> _Short task_
Beneath this task is a listing; retype all of it exactly.
╭──
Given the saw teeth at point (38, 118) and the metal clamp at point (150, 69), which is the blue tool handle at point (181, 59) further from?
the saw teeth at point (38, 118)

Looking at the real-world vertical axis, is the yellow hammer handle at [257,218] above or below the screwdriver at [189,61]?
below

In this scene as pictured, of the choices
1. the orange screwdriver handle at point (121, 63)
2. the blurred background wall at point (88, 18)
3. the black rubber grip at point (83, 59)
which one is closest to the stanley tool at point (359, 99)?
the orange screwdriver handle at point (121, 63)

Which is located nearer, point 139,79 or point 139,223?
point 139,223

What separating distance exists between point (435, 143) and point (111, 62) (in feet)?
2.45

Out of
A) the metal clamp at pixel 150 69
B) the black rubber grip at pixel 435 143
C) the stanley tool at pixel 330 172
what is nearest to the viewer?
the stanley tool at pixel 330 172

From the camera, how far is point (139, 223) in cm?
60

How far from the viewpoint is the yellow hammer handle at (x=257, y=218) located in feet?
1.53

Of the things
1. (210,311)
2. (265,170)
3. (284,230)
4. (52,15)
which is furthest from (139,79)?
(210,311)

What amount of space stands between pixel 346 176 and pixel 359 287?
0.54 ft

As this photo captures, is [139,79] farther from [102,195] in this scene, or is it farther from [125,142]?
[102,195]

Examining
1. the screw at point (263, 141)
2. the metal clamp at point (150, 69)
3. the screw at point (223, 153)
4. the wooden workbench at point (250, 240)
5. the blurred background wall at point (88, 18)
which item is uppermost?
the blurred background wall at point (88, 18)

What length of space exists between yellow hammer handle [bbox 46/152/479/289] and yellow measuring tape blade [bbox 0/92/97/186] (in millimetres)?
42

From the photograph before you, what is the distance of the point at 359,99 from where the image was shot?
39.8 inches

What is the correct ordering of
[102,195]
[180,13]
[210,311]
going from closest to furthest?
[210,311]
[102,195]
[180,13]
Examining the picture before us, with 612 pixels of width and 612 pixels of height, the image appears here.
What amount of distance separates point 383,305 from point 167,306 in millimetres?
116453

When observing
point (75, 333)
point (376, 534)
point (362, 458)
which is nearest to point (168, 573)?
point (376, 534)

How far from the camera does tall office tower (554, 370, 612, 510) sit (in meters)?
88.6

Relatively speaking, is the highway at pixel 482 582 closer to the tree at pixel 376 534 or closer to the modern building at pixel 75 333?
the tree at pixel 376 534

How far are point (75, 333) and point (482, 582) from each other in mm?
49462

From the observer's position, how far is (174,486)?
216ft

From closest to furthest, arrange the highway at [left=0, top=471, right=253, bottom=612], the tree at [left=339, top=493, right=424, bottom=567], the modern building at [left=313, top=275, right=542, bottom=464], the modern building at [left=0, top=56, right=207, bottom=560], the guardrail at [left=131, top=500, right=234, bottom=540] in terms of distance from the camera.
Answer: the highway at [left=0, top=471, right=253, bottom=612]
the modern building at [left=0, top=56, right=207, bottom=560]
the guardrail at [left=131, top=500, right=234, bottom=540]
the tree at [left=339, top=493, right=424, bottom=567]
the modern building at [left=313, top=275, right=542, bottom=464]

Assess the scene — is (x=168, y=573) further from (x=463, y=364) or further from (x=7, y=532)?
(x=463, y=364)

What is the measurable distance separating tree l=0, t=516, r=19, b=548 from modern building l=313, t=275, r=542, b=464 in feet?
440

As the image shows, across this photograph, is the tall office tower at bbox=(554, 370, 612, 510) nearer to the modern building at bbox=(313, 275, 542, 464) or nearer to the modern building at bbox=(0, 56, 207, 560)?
╰──
> _The completed task_
Given the saw teeth at point (38, 118) and the metal clamp at point (150, 69), which is the blue tool handle at point (181, 59) further from?
the saw teeth at point (38, 118)

Looking at the real-world vertical axis, is the yellow hammer handle at [257,218] above or below the screwdriver at [189,61]?
below

In this scene as pictured, of the choices
1. the orange screwdriver handle at point (121, 63)
2. the blurred background wall at point (88, 18)
3. the black rubber grip at point (83, 59)
which one is closest to the stanley tool at point (359, 99)?
the orange screwdriver handle at point (121, 63)

Which is located nearer, point 139,79 or point 139,223?
point 139,223

What separating distance exists between point (435, 143) and point (111, 62) (in feet)?
2.45

Out of
A) the metal clamp at pixel 150 69
B) the black rubber grip at pixel 435 143
C) the stanley tool at pixel 330 172
what is nearest to the viewer?
the stanley tool at pixel 330 172

From the camera, how far is point (139, 223) in cm?
60

How far from the viewpoint is the yellow hammer handle at (x=257, y=218) located in feet?
1.53

Of the things
1. (210,311)
2. (265,170)
3. (284,230)
4. (52,15)
which is furthest from (139,79)?
(210,311)

What amount of space stands between pixel 346 176 and pixel 359 287?
0.54 ft

As this photo captures, is [139,79] farther from [102,195] in this scene, or is it farther from [125,142]?
[102,195]

Examining
1. the screw at point (263, 141)
2. the metal clamp at point (150, 69)
3. the screw at point (223, 153)
4. the wooden workbench at point (250, 240)
5. the blurred background wall at point (88, 18)
which item is uppermost?
the blurred background wall at point (88, 18)

What length of space exists between yellow hammer handle [bbox 46/152/479/289] and yellow measuring tape blade [bbox 0/92/97/186] (in millimetres)?
42

From the photograph before you, what is the distance of the point at 359,99 from where the image was shot?
39.8 inches

What is the correct ordering of
[102,195]
[180,13]
[210,311]
going from closest to furthest?
[210,311]
[102,195]
[180,13]
Examining the picture before us, with 612 pixels of width and 612 pixels of height, the image appears here.
What amount of distance separates point 383,305 from point 167,306 in millimetres?
116453

When observing
point (75, 333)
point (376, 534)
point (362, 458)
which is nearest to point (168, 573)?
point (376, 534)

How far from the camera does tall office tower (554, 370, 612, 510) sit (in meters)?
88.6

Relatively speaking, is the highway at pixel 482 582 closer to the tree at pixel 376 534 or closer to the modern building at pixel 75 333?
the tree at pixel 376 534

How far are point (75, 333) and point (482, 582) from each other in mm?
49462

From the observer's position, how far is (174,486)?
216ft

From closest to furthest, arrange the highway at [left=0, top=471, right=253, bottom=612], the tree at [left=339, top=493, right=424, bottom=567], the modern building at [left=313, top=275, right=542, bottom=464], the modern building at [left=0, top=56, right=207, bottom=560], the guardrail at [left=131, top=500, right=234, bottom=540] in terms of distance from the camera.
Answer: the highway at [left=0, top=471, right=253, bottom=612]
the modern building at [left=0, top=56, right=207, bottom=560]
the guardrail at [left=131, top=500, right=234, bottom=540]
the tree at [left=339, top=493, right=424, bottom=567]
the modern building at [left=313, top=275, right=542, bottom=464]

Assess the scene — is (x=168, y=573) further from (x=463, y=364) or further from (x=7, y=532)?
(x=463, y=364)

What is the measurable distance separating tree l=0, t=516, r=19, b=548 from modern building l=313, t=275, r=542, b=464 in feet?
440

As the image shows, across this photograph, is the tall office tower at bbox=(554, 370, 612, 510) nearer to the modern building at bbox=(313, 275, 542, 464) or nearer to the modern building at bbox=(0, 56, 207, 560)?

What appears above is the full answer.